Segment Start: Document extract

In the “if you can’t beat them, join them” spirit, the Web site for Dickinson, like that of many other colleges, hosts its own admissions blogs, Mr. Massa said, intended to give prospective students an authentic window into the Dickinson experience.
Sally Rubenstone, the editor of collegeconfidential.com, which offers admissions advice and counseling, wrote in an e-mail response to a reporter’s question that she wondered whether online discussions were helpful “or are we, instead, merely fanning the flames of fear in an already overly stressed process.”
“Sometimes high school seniors should head to a movie or out for a jog and away from the keyboard and admissions angst,” she added.
Ms. Rubenstone acknowledged that sometimes the information provided was “downright wrong” but said she believed that “over all, it’s on target.”
Bari Meltzer Norman, who runs www.mycollegecounselor.com, which offers admissions advice, said chat rooms were mostly “amplified neighborhood chatter, much of which is pure speculation.”
“Almost all of it feeds anxiety,” Ms. Norman added. “I see people on those boards asking questions that should be directed at a knowledgeable college adviser.”
Jane F. Ross, an education consultant in Manhattan, said some parents were upset after reading postings about students who had been admitted to select colleges, yet had lower test scores or weaker grades than their children.

Segment End: Document extract

◆ Tasks to complete:
[1] According to the admissions excerpt, why does Dickinson's website host its own admissions blogs? Answer in one to three sentences.
[2] Set down the part of the admissions excerpt starting with "Ms. Rubenstone acknowledged" and going on through "than their children.", word for word.

Segment Start: Source data

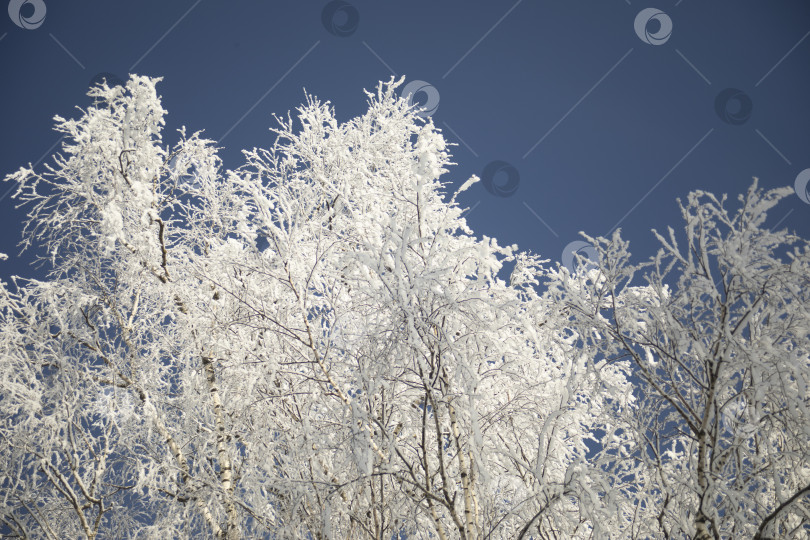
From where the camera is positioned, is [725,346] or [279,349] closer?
[725,346]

Segment End: Source data

◆ Solutions to the tasks:
[1] Dickinson hosts its own admissions blogs in a "if you can't beat them, join them" spirit, as many other colleges do. The blogs are meant to give prospective students an authentic window into the Dickinson experience.

[2]
Ms. Rubenstone acknowledged that sometimes the information provided was “downright wrong” but said she believed that “over all, it’s on target.”
Bari Meltzer Norman, who runs www.mycollegecounselor.com, which offers admissions advice, said chat rooms were mostly “amplified neighborhood chatter, much of which is pure speculation.”
“Almost all of it feeds anxiety,” Ms. Norman added. “I see people on those boards asking questions that should be directed at a knowledgeable college adviser.”
Jane F. Ross, an education consultant in Manhattan, said some parents were upset after reading postings about students who had been admitted to select colleges, yet had lower test scores or weaker grades than their children.